W3C

Resource Description Framework (RDF):
Concepts and Abstract Data Model

W3C Working Draft 5 August 2002

This version:
http://www.ninebynine.org/wip/RDF-basics/2002-08-05/Overview.htm
Latest version:
http://www.ninebynine.org/wip/RDF-basics/Current/Overview.htm
Previous version:
http://www.ninebynine.org/wip/RDF-basics/2002-07-29/Overview.htm
Editors:
Graham Klyne (Clearswift and Nine by Nine)
Jeremy Carroll (Hewlett Packard Labs)
Series editor:
Brian McBride (Hewlett Packard Labs)
[[[Confirm series editor is OK with this]]]

Abstract

The Resource Description Framework (RDF) is a data format for representing metadata about Web resources, and other information. This document defines the abstract graph syntax on which RDF is based, and which serves to link its XML serialization to its formal semantics. It also describes some other technical aspects of RDF that do not fall under the topics of formal semantics, XML serialization syntax or RDF schema and vocabulary definitions (which are each covered by a separate document in this series). These include: discussion of design goals, meaning of RDF documents, key concepts, character normalization and handling of URI references.

Status of this Document

This is a W3C RDF Core Working Group Working Draft produced as part of the W3C Semantic Web Activity (Activity Statement).

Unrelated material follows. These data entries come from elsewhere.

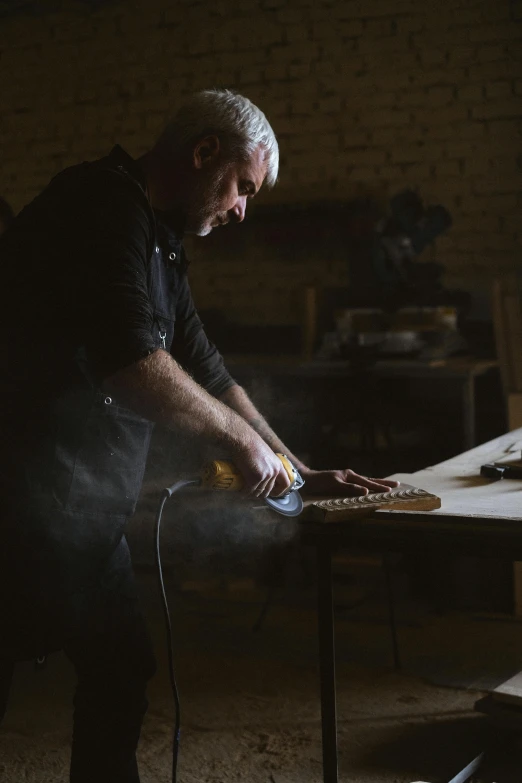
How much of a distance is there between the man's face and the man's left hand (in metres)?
0.65

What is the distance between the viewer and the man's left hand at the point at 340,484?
2.04m

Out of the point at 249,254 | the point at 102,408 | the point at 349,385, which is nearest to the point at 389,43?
the point at 249,254

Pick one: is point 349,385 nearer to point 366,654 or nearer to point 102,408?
point 366,654

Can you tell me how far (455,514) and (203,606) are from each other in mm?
2854

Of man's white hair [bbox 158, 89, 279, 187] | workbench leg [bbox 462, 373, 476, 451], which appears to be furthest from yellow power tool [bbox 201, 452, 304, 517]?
workbench leg [bbox 462, 373, 476, 451]

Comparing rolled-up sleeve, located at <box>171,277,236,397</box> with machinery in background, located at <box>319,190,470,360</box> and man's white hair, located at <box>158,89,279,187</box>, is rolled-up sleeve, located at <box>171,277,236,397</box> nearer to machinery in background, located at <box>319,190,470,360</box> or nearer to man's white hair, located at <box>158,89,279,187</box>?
man's white hair, located at <box>158,89,279,187</box>

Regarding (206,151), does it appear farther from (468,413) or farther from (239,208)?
(468,413)

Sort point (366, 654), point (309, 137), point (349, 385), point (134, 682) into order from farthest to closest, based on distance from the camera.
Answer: point (309, 137) → point (349, 385) → point (366, 654) → point (134, 682)

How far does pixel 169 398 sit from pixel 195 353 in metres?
0.74

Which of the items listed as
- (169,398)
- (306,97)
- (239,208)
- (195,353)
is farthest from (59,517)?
(306,97)

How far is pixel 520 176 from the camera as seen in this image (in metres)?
5.78

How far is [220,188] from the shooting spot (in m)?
2.04

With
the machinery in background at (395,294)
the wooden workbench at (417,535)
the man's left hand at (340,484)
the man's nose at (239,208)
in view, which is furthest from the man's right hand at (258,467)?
the machinery in background at (395,294)

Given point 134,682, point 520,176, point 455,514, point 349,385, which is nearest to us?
point 455,514
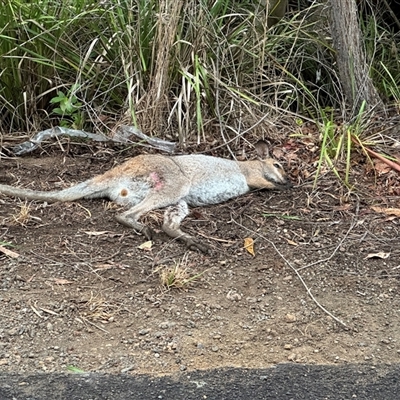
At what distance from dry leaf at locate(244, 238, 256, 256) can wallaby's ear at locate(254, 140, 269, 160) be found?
1399 mm

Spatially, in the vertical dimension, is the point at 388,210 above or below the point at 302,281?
below

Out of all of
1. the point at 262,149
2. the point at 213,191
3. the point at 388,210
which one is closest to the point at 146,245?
the point at 213,191

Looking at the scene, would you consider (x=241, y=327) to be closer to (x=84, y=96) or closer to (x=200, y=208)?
(x=200, y=208)

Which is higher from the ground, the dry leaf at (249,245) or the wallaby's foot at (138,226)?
the dry leaf at (249,245)

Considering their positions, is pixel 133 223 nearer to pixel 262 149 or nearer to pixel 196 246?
pixel 196 246

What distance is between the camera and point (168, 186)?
520 cm

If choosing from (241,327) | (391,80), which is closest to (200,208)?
(241,327)

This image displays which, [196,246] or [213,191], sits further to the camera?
[213,191]

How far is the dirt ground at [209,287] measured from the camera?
3535 mm

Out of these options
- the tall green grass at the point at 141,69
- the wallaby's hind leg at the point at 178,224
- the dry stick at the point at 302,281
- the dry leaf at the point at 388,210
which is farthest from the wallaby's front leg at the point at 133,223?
the dry leaf at the point at 388,210

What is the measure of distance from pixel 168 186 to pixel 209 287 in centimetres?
126

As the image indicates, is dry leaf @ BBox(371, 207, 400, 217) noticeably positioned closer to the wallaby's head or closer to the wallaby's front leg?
the wallaby's head

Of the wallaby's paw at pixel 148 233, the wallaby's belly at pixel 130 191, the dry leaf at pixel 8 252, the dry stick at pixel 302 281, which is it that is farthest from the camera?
the wallaby's belly at pixel 130 191

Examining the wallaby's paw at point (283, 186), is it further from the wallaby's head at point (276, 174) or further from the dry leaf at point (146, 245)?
the dry leaf at point (146, 245)
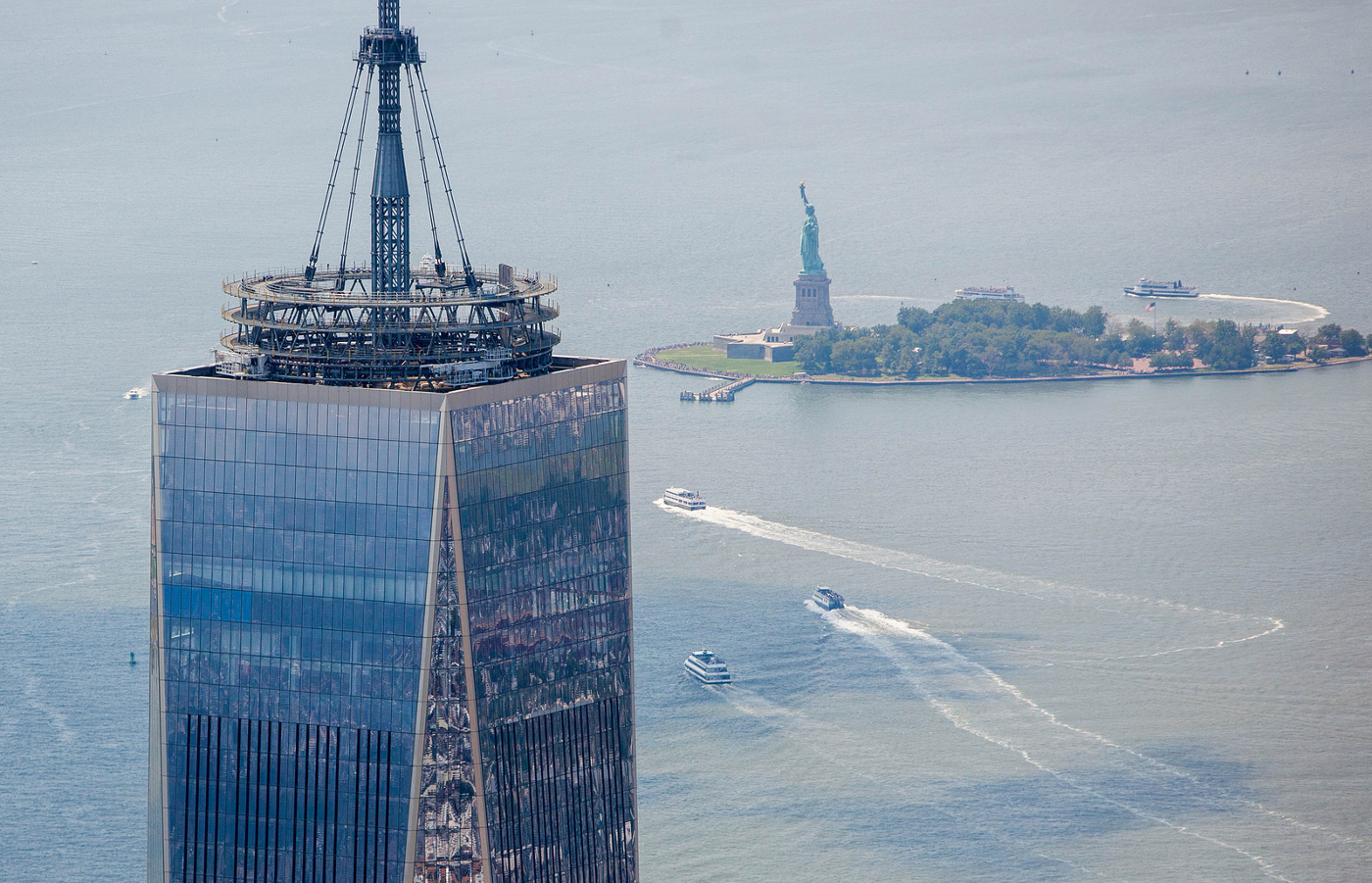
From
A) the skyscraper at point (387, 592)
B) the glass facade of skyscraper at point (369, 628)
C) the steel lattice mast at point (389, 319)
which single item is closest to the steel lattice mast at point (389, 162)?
the steel lattice mast at point (389, 319)

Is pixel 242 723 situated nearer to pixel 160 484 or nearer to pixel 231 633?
pixel 231 633

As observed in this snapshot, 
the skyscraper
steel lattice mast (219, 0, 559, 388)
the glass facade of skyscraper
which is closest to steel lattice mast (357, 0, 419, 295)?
steel lattice mast (219, 0, 559, 388)

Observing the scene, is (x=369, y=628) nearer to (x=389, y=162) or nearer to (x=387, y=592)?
(x=387, y=592)

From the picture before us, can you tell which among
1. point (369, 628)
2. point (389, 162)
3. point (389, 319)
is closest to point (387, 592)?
point (369, 628)

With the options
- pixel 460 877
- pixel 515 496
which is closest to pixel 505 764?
pixel 460 877

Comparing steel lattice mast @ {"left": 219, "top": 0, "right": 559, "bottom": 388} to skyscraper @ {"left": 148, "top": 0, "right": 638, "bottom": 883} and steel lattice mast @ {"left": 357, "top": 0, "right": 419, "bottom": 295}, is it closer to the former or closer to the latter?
steel lattice mast @ {"left": 357, "top": 0, "right": 419, "bottom": 295}
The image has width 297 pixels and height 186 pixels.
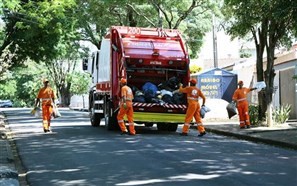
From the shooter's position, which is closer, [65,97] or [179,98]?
[179,98]

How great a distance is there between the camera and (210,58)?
7119cm

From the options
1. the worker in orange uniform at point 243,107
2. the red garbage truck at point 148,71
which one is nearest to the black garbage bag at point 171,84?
the red garbage truck at point 148,71

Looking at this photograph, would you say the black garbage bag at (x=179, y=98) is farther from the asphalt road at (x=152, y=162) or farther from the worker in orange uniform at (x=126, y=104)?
the asphalt road at (x=152, y=162)

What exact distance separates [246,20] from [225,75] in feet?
25.7

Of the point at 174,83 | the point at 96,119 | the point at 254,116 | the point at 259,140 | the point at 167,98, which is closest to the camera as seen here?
the point at 259,140

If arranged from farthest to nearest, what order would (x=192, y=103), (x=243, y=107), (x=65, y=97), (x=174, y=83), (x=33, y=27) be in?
(x=65, y=97) → (x=33, y=27) → (x=243, y=107) → (x=174, y=83) → (x=192, y=103)

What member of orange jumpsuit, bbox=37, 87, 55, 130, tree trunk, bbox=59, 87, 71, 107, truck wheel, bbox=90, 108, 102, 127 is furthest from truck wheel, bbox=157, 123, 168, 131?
tree trunk, bbox=59, 87, 71, 107

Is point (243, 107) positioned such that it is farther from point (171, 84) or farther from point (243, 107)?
point (171, 84)

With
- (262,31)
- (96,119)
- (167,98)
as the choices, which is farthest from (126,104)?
(262,31)

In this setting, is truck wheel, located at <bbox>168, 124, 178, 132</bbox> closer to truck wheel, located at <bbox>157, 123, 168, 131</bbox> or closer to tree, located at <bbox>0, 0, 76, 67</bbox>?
truck wheel, located at <bbox>157, 123, 168, 131</bbox>

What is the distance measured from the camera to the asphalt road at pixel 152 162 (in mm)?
8336

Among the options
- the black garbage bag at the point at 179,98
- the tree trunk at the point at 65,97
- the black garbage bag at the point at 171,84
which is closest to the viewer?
the black garbage bag at the point at 179,98

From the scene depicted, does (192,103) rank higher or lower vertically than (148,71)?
lower

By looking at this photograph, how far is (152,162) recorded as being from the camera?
33.0ft
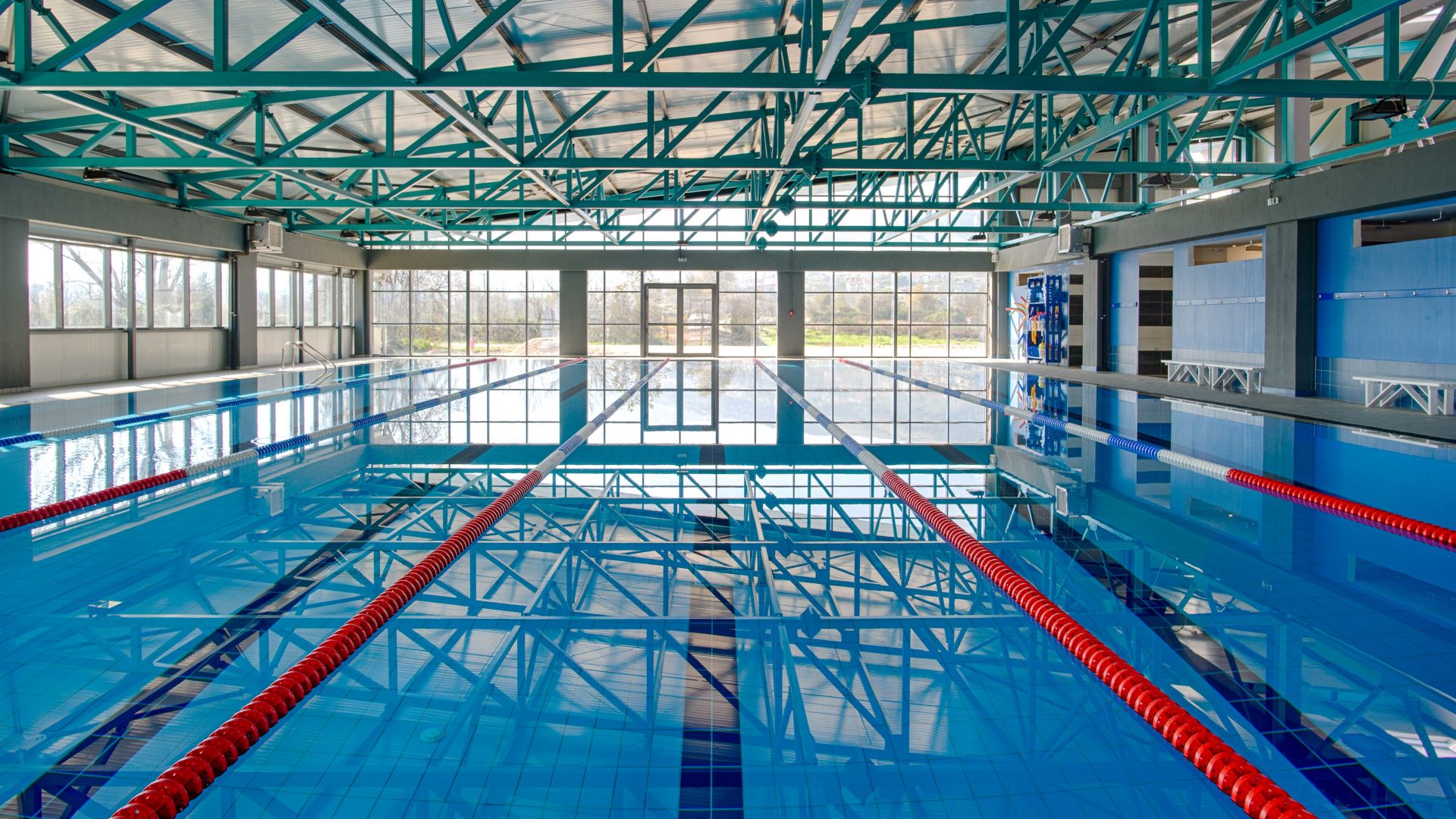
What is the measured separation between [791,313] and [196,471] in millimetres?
22737

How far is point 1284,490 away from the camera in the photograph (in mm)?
7078

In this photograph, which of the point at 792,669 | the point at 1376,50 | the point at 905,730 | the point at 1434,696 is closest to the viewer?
the point at 905,730

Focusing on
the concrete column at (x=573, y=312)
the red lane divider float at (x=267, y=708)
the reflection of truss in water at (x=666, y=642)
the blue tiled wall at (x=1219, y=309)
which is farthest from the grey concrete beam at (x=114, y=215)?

This document is being released for review by W3C Members and other interested parties to encourage feedback and comments, especially with regard to how the changes affect existing implementations and content.

This is a public W3C Working Draft and may be updated, replaced, or obsoleted by other documents at any time. It is inappropriate to use W3C Working Drafts as reference material or to cite as other than "work in progress". A list of current W3C Recommendations and other technical documents can be found at http://www.w3.org/TR/.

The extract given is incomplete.